Note: the tow peaks appear in the standard(prepared in dissolution medium) and the samples of dissolution but doesn't appear in the standard which prepared in methanol as solvent
Thank you very match for your advice
Kaoula
-------------------------------------------------------------------------------------------------------
By Chris Pohl on Monday, July 12, 2004 - 12:15 pm:
Kaoula,
Even if we consider all of the factors you have mentioned, it's still not possible to make a definitive assessment. Comparing two different retention modes like ion suppression and ion pairing, it's easy to imagine that an interference might be observed in one method and not in the other, so the discrepancy between the two methods could easily be due to either the sample pH or the fact that the two methods are fundamentally different in terms of retention mode. So this observation doesn't conclusively indicate a problem with your sample preparation on the chromatography. Furthermore, the fact you do not observe two peaks when injecting a sample which has been dissolved in methanol doesn't prove anything either since this discrepancy could be due to the fact that you are dissolving your sample in an "eluent" significantly more potent than your mobile phase. Generally, it's not advisable to dissolve your sample in pure solvent when using reversed phase (although you can sometimes get away with it by injecting a very small sample volume). My suggestion is that you try dissolving your sample in mobile phase (or better still, a solution containing a lower solvent content than your mobile phase) and see if you still see only one peak. If so, then this does suggest the problem is due to the high pH of your sample solution and I would suggest that you spike your sample with sufficient acid to bring the sample pH down to 3.

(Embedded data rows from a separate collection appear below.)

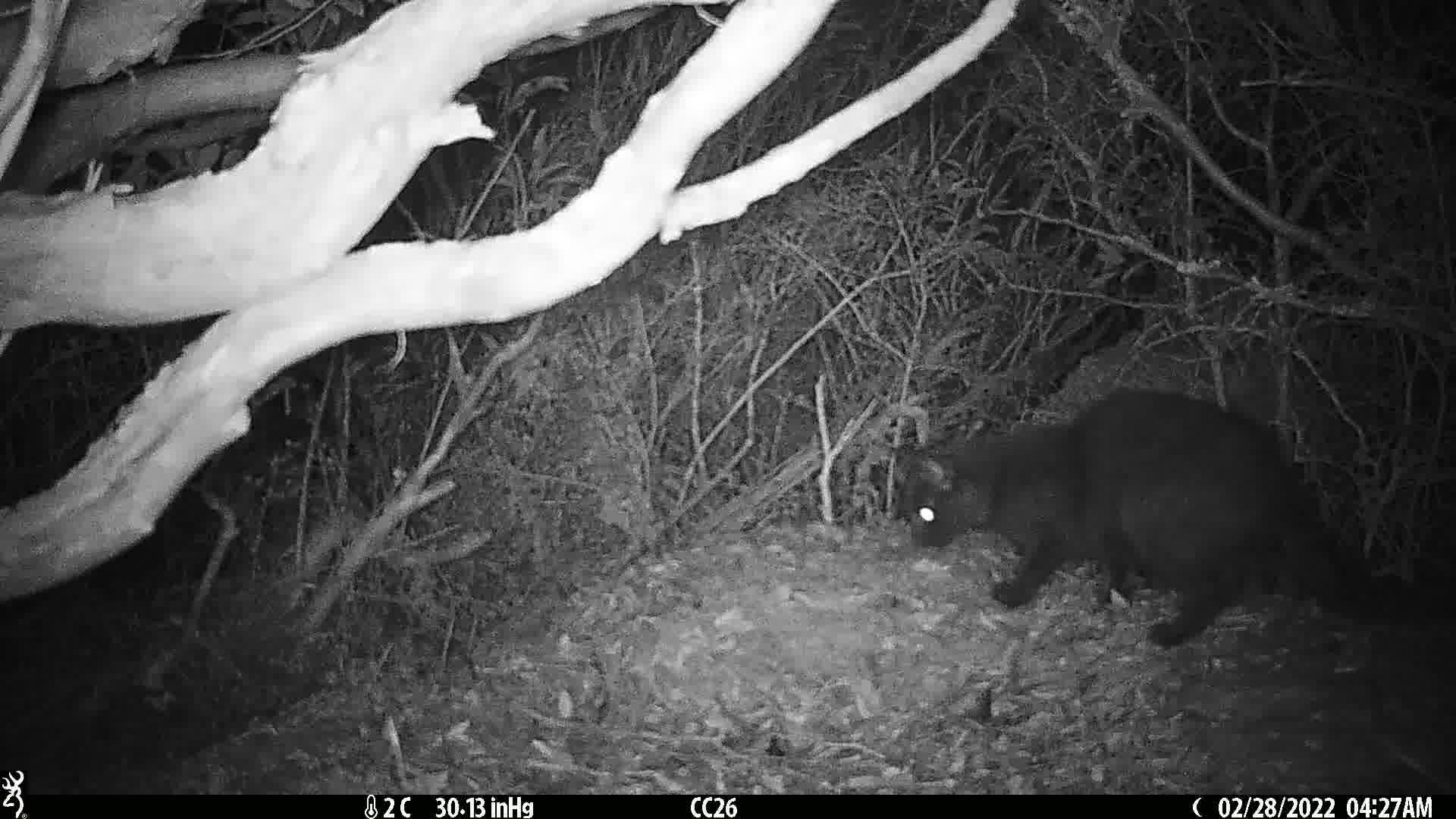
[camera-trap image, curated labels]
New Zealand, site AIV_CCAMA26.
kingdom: Animalia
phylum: Chordata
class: Mammalia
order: Carnivora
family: Felidae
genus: Felis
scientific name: Felis catus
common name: domestic cat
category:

-------------------------------------------------------------------------------------------------------
By Kaoula on Tuesday, July 13, 2004 - 12:12 am:
Hi Chris Pohl:
Thank you for your advice.
I wont to ask you :
why it's not advisable to dissolve the sample in pure solvent when using reversed phase ?
Kaoula
-------------------------------------------------------------------------------------------------------
By DR on Tuesday, July 13, 2004 - 07:15 am:
Putting a sample on a (reverse phase) column with a solvent that is higher in organic content than your mobile phase can cause broader peaks, poor resolution and (sometimes) more tailing. These problems will be more pronounced with larger injection volumes. Using a weaker sample diluent results in narrower peaks, which allows for better resolution. This is because injecting sample in a slug of high organic solvent will allow some of the sample to move fairly far down the column before engaging in the normal mp/stationary phase partitioning that results in getting the separation in the first place.